TRY IT
Change every "Burberry" in the listing below to "Gucci" and write out all the lines again with nothing else altered. Leave the picture markers out.

Captioned web image listing
--- START ---

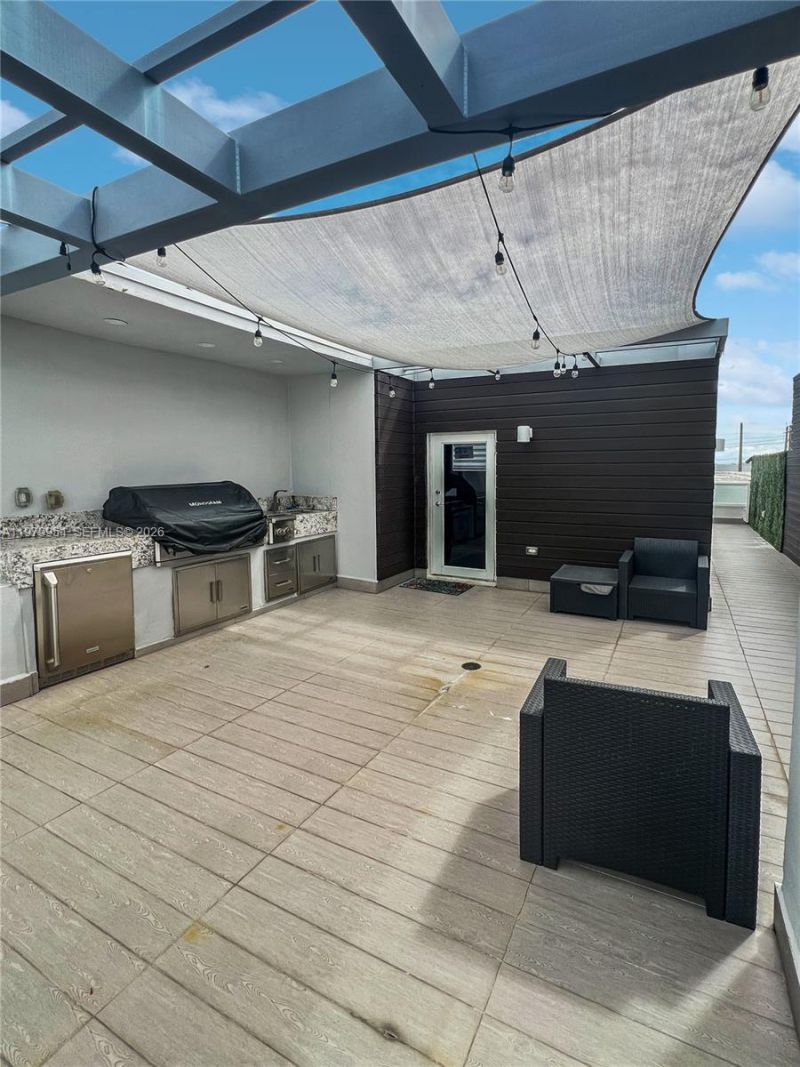 10336 NW 64th St , Unit ., Doral, FL 33178 Photo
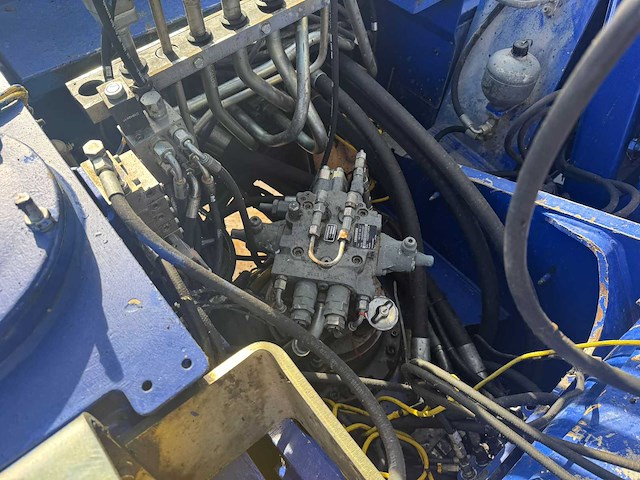 Liebherr r924b ew rupsgraafmachine - afbeelding 10 van  20
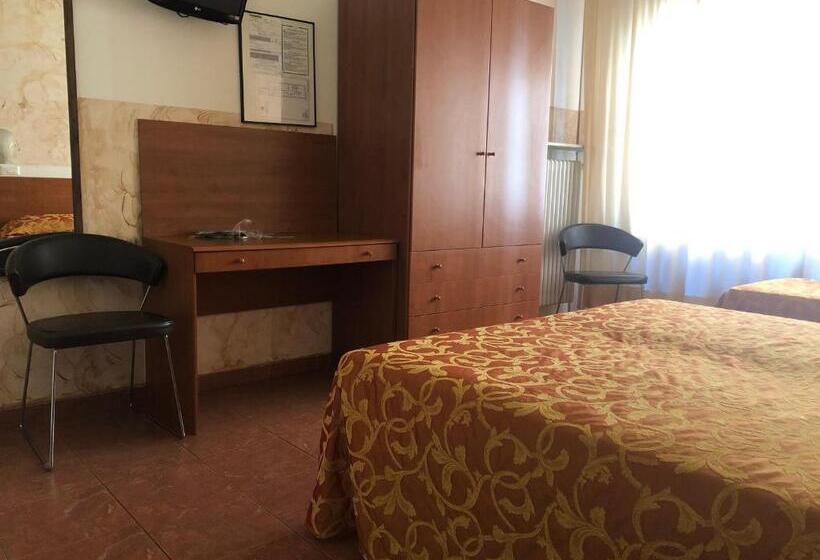 Quarto Triplo Estandar, Eden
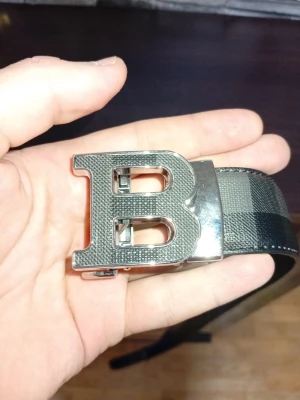 Burberry bälte - Mycket fint svart Burberry bälte aldrig andvänd passar perfekt till allt speciellt svarta jeans. Pris ej hugget i sten vid snabb affär.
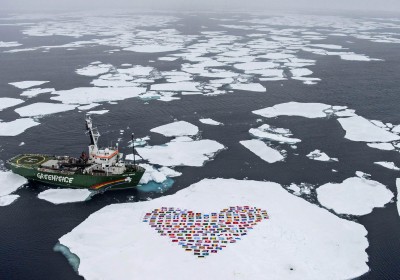 ARCTIC-OCEAN-GREENPEACE-HEART GRE01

--- END ---

SOLUTION TO THE EXERCISE
 10336 NW 64th St , Unit ., Doral, FL 33178 Photo
 Liebherr r924b ew rupsgraafmachine - afbeelding 10 van  20
 Quarto Triplo Estandar, Eden
 Gucci bälte - Mycket fint svart Gucci bälte aldrig andvänd passar perfekt till allt speciellt svarta jeans. Pris ej hugget i sten vid snabb affär.
 ARCTIC-OCEAN-GREENPEACE-HEART GRE01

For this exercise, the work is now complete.